DCF Filter Learning doesn't seem to work as expected

Hello,

• Hardware Platform: Jetson Xavier NX
• DeepStream Version: 6.1.1
• JetPack Version: 5.0.2

I’m trying to tweak nvtracker according to the DeepStream Developer Guide, mainly filterLr, filterChannelWeightsLr and gaussianSigma.

My understanding is that these parameters control the rate/measure of a process which involves increasing the confidence over time: “If the visual appearance of the target objects is expected to vary quickly over time, one may employ a high learning rate for better adaptation of the correlation filter to the changing appearance”.

No matter how much I tweak these parameters, the confidence is getting lower when the object is changing “away” from the initial appearance, and higher when it’s changing “towards” the initial appearance (which makes sense). But I’m not seeing any improvement in confidence when an object is static in visual appearance, even over extended periods.

Any help will be much appreciated.

Can you share how you check it? Can you share the test video? So we can reproduce and have a check.

Hello @kesong,

Sure, I’ll arrange a test video. I’m simply starting a track on a specific object and add the confidence to OSD, let’s say the confidence starts at ~0.7, then I change the object attitude or rotate it a bit, the confidence is going down to around ~0.4, but when I hold it still (after that attitude change) the confidence never goes up.

In the meantime, can you please tell me if my assumption regarding DCF Filter Learning increasing confidence over time is right?

Thank you.

Hi @kesong, can you please verify my claim regarding DCF Filter Learning’s behavior?

It is yes in theory. But I need your video to check the details.

Hello @kesong!

Please see the attached video, it shows:

  • Confidence starts around 0.6 (missing 2 seconds at the beginning)
  • Confidence going down as the object is rotated
  • Confidence stays static around 0.27
  • Confidence going up as the object is rotated back to original attitude

20230323-201559.ts (20.8 MB)

The expected behavior when DCF Filter Learning is enabled is for the confidence to crawl up when object is static (as described here), but unfortunately it doesn’t.

Following is the config used for the video, also tried higher values for filterLr and filterChannelWeightsLr but got same results.

BaseConfig:
  minDetectorConfidence: 1.0   # If the confidence of a detector bbox is lower than this, then it won't be considered for tracking

TargetManagement:
  enableBboxUnClipping: 0   # In case the bbox is likely to be clipped by image border, unclip bbox
  preserveStreamUpdateOrder: 0 # When assigning new target ids, preserve input streams' order to keep target ids in a deterministic order over multuple runs
  maxTargetsPerStream: 1  # Max number of targets to track per stream. Recommended to set >10. Note: this value should account for the targets being tracked in shadow mode as well. Max value depends on the GPU memory capacity

  # [Creation & Termination Policy]
  minIouDiff4NewTarget: 0.5   # If the IOU between the newly detected object and any of the existing targets is higher than this threshold, this newly detected object will be discarded.

- Information given
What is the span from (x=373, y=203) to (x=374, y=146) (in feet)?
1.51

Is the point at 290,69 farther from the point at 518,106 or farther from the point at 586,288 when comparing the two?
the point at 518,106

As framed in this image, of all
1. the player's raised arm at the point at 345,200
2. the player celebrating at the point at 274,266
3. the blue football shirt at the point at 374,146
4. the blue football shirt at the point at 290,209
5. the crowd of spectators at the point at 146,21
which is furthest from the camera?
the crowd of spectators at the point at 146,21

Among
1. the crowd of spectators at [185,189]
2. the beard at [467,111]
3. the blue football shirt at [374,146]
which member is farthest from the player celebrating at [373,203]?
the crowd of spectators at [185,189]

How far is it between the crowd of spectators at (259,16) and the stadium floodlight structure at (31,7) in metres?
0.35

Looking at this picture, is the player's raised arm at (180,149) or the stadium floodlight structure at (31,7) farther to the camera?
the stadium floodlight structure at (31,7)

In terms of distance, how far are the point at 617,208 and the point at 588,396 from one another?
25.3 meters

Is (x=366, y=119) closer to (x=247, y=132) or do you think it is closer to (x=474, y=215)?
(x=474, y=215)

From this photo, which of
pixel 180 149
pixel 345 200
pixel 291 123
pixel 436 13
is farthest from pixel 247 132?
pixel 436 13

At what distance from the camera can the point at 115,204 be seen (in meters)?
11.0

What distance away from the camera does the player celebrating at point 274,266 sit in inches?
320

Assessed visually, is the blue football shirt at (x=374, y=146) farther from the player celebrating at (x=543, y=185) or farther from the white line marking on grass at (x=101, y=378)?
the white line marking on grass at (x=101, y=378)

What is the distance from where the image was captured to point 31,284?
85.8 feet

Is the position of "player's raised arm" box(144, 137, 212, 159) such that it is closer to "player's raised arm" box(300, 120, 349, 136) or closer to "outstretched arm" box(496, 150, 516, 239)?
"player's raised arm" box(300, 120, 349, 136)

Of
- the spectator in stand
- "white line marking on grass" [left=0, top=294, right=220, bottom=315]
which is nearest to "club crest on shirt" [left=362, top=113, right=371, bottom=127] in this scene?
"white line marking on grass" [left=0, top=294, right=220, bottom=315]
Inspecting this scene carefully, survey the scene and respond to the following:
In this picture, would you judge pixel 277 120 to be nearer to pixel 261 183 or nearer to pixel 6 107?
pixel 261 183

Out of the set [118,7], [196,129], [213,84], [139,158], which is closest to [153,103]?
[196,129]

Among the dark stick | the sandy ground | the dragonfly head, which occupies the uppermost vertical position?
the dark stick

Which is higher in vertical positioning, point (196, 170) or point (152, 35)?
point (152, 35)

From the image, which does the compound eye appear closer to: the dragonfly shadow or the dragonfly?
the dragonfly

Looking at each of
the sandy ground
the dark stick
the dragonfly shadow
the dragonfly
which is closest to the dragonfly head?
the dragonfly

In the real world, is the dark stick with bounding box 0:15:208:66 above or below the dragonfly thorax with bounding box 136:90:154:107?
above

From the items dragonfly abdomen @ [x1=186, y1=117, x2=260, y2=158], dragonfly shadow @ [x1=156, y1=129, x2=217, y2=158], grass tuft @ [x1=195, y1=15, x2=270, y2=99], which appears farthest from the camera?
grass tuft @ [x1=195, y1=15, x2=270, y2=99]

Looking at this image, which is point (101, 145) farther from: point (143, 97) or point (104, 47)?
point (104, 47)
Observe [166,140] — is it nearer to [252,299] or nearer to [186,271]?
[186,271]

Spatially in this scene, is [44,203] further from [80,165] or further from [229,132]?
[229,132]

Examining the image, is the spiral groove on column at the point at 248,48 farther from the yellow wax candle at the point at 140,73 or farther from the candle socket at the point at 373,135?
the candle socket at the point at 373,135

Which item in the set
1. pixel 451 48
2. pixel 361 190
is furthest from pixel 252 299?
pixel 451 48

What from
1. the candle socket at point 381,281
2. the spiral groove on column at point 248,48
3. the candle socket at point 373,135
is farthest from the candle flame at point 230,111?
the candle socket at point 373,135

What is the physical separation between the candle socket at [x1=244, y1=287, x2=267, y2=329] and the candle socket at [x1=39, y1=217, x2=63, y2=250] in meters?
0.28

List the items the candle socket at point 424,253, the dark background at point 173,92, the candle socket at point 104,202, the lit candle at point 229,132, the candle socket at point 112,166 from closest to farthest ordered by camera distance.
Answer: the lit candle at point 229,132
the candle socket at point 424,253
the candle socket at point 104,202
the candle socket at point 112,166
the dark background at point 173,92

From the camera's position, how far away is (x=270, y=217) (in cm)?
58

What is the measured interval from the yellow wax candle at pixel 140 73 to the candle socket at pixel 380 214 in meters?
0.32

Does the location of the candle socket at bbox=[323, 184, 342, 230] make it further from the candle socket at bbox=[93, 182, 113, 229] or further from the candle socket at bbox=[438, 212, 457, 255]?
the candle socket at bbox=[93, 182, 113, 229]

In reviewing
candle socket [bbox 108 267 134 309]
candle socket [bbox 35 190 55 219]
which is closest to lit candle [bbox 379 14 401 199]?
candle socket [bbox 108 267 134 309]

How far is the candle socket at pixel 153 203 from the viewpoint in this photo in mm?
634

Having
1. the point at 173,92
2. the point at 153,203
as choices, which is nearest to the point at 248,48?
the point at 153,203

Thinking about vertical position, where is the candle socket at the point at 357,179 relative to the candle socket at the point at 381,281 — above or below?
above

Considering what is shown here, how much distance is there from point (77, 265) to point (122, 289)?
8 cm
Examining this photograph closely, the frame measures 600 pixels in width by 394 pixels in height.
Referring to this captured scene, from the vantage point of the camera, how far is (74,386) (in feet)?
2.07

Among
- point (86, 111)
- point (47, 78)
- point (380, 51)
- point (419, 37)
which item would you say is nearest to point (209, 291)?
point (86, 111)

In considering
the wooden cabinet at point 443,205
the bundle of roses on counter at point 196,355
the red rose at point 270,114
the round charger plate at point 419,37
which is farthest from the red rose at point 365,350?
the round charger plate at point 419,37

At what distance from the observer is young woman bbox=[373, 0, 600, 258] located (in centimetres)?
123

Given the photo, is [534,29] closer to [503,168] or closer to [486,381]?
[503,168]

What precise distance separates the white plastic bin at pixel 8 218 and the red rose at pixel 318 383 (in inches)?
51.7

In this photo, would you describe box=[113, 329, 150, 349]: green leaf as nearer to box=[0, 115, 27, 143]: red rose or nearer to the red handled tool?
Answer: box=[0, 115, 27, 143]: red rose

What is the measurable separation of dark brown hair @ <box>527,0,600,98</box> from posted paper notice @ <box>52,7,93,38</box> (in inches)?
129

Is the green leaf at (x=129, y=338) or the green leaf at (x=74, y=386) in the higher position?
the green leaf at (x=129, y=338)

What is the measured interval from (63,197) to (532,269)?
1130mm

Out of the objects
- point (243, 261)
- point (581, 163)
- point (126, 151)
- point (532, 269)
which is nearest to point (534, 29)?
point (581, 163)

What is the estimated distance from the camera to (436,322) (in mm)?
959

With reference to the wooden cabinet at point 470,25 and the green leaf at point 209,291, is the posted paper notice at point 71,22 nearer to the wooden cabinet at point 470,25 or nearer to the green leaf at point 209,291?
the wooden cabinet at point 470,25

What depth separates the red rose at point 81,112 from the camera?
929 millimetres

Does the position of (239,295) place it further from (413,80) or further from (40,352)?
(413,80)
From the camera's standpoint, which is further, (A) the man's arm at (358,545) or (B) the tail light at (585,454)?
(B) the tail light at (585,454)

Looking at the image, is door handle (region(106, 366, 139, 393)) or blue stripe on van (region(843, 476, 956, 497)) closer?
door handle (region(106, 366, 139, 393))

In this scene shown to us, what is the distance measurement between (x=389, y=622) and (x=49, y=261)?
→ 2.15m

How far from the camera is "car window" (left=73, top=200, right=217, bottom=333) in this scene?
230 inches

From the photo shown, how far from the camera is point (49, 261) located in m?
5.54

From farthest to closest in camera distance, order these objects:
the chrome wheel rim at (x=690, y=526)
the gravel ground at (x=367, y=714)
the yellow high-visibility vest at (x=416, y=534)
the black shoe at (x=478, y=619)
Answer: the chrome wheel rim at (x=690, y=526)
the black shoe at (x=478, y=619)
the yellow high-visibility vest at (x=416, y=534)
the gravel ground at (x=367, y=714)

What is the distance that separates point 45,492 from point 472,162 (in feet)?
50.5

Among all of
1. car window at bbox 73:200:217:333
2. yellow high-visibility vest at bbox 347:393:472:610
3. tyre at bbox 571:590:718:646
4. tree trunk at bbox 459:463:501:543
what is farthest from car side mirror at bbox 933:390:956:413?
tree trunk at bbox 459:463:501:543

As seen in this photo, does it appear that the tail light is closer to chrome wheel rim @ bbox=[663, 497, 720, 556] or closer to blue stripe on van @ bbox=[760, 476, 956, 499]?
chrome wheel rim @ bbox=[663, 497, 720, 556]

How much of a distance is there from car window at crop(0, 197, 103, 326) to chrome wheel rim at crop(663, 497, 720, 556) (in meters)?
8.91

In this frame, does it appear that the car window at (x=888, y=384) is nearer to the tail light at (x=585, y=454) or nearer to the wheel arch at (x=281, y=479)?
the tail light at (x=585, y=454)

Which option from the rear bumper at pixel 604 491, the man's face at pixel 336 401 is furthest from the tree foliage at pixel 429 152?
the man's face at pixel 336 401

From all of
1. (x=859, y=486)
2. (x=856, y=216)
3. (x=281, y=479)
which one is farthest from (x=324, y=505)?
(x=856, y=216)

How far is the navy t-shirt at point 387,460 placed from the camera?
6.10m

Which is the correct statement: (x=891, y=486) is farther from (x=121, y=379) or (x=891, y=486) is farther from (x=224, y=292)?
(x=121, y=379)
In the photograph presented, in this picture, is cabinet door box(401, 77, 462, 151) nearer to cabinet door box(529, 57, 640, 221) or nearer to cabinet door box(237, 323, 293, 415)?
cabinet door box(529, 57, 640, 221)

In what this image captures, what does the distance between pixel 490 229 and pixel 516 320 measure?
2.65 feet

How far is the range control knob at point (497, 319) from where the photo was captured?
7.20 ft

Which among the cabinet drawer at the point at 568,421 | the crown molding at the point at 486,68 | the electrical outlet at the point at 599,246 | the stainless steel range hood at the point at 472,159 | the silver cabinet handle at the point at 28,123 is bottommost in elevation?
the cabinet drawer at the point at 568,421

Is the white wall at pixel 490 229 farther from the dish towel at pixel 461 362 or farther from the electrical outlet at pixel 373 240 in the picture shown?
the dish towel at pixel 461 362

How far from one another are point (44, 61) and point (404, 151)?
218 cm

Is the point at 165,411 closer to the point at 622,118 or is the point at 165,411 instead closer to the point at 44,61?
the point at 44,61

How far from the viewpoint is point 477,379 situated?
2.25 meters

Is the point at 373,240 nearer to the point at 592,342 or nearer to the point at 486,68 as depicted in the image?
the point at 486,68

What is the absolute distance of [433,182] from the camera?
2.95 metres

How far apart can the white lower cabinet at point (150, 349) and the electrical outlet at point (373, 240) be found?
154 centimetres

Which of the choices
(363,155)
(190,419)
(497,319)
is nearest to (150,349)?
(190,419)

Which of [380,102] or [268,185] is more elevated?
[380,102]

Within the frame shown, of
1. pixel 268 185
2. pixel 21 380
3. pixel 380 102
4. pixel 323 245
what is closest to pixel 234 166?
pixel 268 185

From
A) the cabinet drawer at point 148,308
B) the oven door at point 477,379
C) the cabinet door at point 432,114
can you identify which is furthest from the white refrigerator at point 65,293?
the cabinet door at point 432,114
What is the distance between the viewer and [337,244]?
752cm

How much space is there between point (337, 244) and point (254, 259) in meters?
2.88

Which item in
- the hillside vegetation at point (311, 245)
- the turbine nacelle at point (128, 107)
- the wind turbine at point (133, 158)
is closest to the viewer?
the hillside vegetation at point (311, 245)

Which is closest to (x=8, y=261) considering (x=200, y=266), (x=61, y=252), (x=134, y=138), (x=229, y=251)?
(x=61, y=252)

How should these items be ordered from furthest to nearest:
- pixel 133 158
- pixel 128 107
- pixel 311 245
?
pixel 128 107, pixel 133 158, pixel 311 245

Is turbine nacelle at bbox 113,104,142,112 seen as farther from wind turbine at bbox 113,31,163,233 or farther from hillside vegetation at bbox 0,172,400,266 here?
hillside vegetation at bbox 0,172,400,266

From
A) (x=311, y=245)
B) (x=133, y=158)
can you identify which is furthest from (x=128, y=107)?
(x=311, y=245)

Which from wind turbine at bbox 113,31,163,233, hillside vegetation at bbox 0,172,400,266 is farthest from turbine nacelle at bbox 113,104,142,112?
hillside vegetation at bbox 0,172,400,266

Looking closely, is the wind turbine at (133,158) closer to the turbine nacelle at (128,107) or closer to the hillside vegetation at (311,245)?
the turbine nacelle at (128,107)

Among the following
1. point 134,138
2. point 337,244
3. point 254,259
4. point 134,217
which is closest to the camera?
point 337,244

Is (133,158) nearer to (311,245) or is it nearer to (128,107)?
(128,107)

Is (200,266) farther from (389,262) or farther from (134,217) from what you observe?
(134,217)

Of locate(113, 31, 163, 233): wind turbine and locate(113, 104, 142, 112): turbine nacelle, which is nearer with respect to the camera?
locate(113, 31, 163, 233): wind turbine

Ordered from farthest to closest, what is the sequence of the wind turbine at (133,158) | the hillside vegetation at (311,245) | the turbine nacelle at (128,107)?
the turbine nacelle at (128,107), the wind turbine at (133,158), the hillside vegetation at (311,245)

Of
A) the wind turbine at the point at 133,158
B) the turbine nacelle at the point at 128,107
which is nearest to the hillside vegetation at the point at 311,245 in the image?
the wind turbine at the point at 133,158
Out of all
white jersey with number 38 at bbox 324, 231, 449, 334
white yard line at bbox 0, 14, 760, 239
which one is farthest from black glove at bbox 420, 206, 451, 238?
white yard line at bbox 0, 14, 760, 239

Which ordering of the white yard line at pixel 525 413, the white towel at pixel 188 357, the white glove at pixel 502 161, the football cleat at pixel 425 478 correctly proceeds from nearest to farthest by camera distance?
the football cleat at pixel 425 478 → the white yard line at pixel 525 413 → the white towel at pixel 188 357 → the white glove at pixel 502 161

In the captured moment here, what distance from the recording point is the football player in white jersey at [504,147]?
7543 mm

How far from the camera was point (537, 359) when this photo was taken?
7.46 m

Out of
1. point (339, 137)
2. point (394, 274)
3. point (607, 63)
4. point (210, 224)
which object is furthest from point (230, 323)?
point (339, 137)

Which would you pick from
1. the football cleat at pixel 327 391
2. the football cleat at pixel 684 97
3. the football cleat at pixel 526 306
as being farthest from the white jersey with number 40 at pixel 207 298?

- Work to do
Continue the forum thread about DCF filter learning in the DeepStream tracker from the point where it stops.

- The response
  minTrackerConfidence: 0.0   # If the confidence of an object tracker is lower than this on the fly, then it will be tracked in shadow mode. Valid Range: [0.0, 1.0]
  probationAge: 0             # If the target's age exceeds this, the target will be considered to be valid.
  maxShadowTrackingAge: 0    # Max length of shadow tracking. If the shadowTrackingAge exceeds this limit, the tracker will be terminated.
  earlyTerminationAge: 1   # If the shadowTrackingAge reaches this threshold while in TENTATIVE period, the target will be terminated prematurely.

TrajectoryManagement:
  useUniqueID: 0   # Use 64-bit long Unique ID when assignining tracker ID.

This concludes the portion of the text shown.